In June, we decided to move away from our home brew CDN and get a real one, because we were outgrowing it and it was becoming a real pain to manage amongst other things.
The main requirement was that we needed support for HTTPS with our own domain name (static.getclicky.com). There are surprisingly few CDN’s out there that offer this service without selling your soul and first born child. Most CDN’s only let you use a generic sub-domain of their CDN’s domain to get HTTPS, such as omg-secure.somecdn.net. This is fine the assets on the CDN are only for your web site, but that obviously is not the case with us.
Literally the only two we could find that offered this feature at a reasonable price were CloudFlare and MaxCDN, so we decided to test these out. We also wanted to try one of the enterprise level ones, just to see the difference in performance. For this we chose the 800lb gorilla that is Akamai.
MaxCDN offers HTTPS for $99 setup + $99/month, on top of the normal bandwidth costs. Very reasonable. The service was perfectly fine, but they only have locations in the US and Europe. This is definitely a majority of our market but we wanted Asia too. Well, they do offer Asia, but you have to upgrade to their enterprise service, NetDNA, for considerably more money. It was still less than what we were paying for our home brew CDN though, so I decided to try it.
This was one of the worst days I’ve ever had. I didn’t know when the transition was occurring, because I had to submit a ticket for it and then just wait. When they finished it, they let me know, but they messed up the configuration so the HTTPS didn’t work. (They forgot the chain file. If you know how certificates work, that’s kind of important). It was several hours before I realized this however, because DNS hadn’t propagated yet – I was still hitting their old servers for a while, which were still working fine. Once I realized there was a problem, the damage had already been done to anyone who was tracking a secure site. Not to mention it completely broke our web site for our Pro+ members, since they get HTTPS interface by default and none of the assets were loading for them. I immediately emailed them to get it fixed, meanwhile I pointed the domain back to our old CDN so HTTPS would work in the meantime. But they never actually got it fixed. I don’t know what the problem was, we had a lot of back and forth, but it was clear this was not going to work.
Next was Cloudflare. I’d met the founders at TechCrunch Disrupt the previous September, they’re great. Thing is, they’re not technically a pure CDN. You point your DNS to them, and then all of your site’s traffic passes through their network. They automatically cache all of your static resources on their servers, and then “accelerate” your HTML / dynamic content. Accelerating means requests to your server pass through their network directly to speed them up, but they don’t cache the actual HTML – it just gets to you faster because the route is optimized.

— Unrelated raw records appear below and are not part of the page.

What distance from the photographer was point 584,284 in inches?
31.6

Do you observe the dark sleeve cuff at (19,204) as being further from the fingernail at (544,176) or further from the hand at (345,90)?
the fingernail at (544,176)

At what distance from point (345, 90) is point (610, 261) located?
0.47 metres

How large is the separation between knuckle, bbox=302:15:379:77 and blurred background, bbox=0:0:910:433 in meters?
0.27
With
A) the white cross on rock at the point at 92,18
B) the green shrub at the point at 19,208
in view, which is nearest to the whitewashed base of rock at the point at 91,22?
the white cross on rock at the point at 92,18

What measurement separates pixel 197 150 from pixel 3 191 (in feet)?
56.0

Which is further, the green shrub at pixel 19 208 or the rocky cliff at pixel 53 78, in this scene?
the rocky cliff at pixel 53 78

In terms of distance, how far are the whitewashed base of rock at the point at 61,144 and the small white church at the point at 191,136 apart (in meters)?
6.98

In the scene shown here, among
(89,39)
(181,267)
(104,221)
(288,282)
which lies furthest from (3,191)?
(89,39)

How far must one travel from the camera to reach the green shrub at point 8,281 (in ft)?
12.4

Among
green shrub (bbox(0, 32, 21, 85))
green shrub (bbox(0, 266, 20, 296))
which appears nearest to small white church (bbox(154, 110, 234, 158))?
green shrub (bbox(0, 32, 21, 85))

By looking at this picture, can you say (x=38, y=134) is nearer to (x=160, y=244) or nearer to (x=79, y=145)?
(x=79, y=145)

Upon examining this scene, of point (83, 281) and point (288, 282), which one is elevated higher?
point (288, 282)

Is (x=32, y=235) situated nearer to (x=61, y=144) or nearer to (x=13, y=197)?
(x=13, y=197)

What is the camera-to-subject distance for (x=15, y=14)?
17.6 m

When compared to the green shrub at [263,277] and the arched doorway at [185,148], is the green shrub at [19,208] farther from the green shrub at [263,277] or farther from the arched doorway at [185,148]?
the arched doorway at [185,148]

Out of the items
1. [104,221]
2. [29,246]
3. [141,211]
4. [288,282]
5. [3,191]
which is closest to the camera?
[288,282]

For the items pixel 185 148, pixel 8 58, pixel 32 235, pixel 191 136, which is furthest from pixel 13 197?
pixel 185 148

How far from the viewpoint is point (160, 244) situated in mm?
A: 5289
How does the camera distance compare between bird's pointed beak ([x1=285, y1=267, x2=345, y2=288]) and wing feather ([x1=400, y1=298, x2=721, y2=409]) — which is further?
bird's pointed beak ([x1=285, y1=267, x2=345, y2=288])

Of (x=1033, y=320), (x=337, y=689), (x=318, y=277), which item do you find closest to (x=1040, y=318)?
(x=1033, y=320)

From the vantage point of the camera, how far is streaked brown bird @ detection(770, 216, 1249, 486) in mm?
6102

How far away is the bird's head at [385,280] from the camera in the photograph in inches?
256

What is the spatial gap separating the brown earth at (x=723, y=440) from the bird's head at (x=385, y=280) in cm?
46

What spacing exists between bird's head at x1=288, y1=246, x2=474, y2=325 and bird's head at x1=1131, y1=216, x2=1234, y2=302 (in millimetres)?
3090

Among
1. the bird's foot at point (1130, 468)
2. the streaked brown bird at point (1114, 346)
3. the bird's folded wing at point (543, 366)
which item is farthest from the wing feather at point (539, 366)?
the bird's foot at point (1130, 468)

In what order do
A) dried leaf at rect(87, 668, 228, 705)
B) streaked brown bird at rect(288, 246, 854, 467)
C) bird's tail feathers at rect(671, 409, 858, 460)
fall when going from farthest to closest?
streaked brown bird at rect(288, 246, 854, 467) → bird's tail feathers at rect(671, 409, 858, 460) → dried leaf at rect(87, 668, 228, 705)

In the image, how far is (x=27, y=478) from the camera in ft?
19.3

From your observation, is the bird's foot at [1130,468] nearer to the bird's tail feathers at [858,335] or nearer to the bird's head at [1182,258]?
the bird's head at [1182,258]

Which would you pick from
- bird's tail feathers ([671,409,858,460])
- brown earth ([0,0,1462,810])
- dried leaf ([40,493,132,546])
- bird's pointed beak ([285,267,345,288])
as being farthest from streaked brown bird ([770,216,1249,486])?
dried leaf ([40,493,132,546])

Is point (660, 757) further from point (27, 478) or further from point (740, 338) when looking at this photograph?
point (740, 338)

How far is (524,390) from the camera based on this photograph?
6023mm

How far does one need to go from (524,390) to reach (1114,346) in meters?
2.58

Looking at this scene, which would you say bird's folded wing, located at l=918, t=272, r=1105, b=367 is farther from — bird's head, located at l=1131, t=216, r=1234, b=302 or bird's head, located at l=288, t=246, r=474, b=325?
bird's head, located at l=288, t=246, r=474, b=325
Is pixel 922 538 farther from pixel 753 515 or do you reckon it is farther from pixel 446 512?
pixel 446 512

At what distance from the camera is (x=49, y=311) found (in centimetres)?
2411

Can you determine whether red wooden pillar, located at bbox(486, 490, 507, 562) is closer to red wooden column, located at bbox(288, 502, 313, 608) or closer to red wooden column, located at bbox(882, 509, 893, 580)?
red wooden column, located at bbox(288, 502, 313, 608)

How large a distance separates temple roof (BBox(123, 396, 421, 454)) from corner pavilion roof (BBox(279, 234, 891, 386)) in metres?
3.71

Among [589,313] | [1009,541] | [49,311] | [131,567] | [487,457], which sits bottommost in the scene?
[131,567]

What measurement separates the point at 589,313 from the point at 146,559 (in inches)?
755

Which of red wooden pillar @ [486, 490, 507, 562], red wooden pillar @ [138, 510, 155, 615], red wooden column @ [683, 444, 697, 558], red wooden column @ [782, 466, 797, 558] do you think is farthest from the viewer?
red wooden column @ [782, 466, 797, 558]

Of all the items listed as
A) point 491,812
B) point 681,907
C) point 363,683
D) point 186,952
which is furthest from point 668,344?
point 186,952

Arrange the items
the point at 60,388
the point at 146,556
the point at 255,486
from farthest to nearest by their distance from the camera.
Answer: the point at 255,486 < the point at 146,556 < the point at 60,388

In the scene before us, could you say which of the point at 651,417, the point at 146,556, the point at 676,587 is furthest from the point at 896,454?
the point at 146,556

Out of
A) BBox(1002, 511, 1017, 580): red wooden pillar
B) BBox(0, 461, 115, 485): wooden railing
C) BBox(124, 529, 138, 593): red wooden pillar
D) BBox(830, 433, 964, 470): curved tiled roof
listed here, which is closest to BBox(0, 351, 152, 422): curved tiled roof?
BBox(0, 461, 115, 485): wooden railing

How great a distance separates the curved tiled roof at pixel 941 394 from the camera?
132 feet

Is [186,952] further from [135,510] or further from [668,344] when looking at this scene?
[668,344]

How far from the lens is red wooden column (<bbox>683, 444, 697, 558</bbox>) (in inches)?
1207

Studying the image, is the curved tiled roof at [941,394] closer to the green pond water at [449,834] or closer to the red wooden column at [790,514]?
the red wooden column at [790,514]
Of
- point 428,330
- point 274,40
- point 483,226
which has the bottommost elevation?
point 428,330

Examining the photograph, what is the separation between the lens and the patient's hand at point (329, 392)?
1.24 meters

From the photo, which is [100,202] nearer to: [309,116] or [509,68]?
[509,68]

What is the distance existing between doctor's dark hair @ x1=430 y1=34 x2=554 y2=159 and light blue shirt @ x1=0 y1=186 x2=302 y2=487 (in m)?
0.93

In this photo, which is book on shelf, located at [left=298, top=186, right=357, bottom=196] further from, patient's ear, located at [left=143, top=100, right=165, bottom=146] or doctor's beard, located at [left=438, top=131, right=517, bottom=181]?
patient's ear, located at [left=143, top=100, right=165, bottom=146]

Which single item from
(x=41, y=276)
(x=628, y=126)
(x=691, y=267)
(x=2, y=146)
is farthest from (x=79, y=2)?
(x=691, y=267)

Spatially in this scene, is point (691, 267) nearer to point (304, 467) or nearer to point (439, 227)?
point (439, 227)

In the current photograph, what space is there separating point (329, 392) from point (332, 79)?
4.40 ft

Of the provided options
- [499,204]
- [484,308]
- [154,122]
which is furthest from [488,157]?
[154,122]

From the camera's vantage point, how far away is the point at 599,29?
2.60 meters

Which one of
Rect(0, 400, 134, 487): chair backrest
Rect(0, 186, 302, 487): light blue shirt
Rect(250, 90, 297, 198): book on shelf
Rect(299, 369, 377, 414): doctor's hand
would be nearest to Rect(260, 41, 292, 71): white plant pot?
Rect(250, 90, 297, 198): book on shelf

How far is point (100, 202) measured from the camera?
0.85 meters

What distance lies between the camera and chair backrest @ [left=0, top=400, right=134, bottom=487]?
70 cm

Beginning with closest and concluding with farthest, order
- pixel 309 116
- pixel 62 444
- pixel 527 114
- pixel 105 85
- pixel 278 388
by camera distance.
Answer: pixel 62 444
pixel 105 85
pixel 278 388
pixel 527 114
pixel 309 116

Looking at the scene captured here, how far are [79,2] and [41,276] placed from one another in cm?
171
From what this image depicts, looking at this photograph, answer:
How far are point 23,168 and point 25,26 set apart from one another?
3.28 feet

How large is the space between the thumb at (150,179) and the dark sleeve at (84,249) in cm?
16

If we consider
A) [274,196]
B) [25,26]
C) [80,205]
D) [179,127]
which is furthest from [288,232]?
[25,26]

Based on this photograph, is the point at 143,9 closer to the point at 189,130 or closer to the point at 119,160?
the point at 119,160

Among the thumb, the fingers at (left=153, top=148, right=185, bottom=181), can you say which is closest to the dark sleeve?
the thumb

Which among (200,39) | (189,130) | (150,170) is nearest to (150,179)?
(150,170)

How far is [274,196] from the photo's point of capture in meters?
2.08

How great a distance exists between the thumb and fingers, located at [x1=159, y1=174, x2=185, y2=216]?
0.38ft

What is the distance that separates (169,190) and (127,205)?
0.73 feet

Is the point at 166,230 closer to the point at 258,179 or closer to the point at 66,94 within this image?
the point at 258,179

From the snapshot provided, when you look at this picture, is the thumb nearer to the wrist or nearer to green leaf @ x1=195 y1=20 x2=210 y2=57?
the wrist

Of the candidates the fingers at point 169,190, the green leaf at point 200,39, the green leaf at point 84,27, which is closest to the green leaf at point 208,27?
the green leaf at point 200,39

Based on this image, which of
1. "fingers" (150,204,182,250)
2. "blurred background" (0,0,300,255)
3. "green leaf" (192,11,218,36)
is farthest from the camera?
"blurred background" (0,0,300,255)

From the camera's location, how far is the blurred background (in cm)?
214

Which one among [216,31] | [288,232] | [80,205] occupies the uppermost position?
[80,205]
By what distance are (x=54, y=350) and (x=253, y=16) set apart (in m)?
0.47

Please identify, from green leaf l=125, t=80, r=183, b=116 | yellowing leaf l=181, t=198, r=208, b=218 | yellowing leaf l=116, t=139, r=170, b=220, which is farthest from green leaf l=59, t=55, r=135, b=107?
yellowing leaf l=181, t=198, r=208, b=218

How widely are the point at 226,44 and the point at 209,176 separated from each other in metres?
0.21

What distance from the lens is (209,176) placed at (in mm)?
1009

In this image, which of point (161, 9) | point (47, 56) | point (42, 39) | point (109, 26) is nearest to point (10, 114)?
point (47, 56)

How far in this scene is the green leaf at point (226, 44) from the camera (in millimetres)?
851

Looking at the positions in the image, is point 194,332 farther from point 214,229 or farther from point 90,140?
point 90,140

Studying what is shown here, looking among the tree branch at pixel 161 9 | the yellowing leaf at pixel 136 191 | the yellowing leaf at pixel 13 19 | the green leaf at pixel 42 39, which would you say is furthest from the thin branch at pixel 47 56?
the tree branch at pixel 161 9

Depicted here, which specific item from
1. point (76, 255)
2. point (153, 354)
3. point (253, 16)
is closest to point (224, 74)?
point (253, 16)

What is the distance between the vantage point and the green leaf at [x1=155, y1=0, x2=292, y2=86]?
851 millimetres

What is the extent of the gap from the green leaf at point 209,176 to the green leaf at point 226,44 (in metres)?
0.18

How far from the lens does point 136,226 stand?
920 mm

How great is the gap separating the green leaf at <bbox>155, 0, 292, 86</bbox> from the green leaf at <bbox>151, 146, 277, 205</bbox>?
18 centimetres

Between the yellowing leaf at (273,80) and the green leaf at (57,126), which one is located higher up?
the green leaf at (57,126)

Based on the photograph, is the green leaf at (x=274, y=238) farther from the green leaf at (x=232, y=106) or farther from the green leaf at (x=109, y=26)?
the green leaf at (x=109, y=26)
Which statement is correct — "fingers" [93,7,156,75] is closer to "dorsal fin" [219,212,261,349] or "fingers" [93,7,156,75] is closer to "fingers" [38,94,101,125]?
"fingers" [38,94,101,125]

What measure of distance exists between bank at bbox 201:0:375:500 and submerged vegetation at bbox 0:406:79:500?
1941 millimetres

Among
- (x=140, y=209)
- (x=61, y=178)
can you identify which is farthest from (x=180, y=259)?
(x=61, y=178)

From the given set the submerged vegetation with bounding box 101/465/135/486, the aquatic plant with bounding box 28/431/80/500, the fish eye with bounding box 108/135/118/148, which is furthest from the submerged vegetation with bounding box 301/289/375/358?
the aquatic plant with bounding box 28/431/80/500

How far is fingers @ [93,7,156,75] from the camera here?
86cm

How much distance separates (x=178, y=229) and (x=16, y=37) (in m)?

All in all it’s a fantastic service, and I’d be all for it, but they didn’t (and still don’t) support wildcard DNS – which is another do-or-die feature for us because of our white label analytics service. But their rock star support guy, John, told me they could setup a special integration with us where we could just point a sub-domain to them to act as a traditional CDN. Well, it was worth trying because there weren’t any other options at this price level, especially since HTTPS only costs $1/month on top of their normal pricing, and they have servers in Asia too. It seemed too good to be true really. How could they be doing this for such a great price and have such good support? I’m pretty sure John doesn’t sleep, no matter what time I email him I have a reply in minutes it seems.
Anyways, the service worked great. We had it live for a week or two. At some point there was a problem that caused us to move back to our home brew CDN, although I don’t recall what it was exactly. But overall I was happy and planned to test it again in the future, but I still had Akamai to test.
Akamai is what the big boys use. Facebook, etc. I knew it was good, but also expensive. However, I figured it was worth it if the service was as good as I expected it to be. They literally have thousands of data centers, including South America and Africa which very very few CDN’s have, and my speed tests on their edge servers were off the charts. Using just-ping.com, which tests response time from over 50 locations worldwide, I could barely find a single location that had higher than 10ms response time. Ridiculous to say the least.
They gave us a 90 day no commitment trial to test their service, which was appreciated. Their sales and engineer team were great. Very professional, timely, and helpful. But man did I hate their control panel. It was nothing short of the most confusing interface I have ever laid eyes on. I had no idea how to do anything, and I’m usually the guy who figures that kind of thing out.
They walked me through a basic setup, but then the next thing I didn’t like was discovered – any changes you want to make take 4 hours to deploy. What if you screw something up? That’s gonna be a nail biting 4 hour ball of stress waiting for it to get fixed.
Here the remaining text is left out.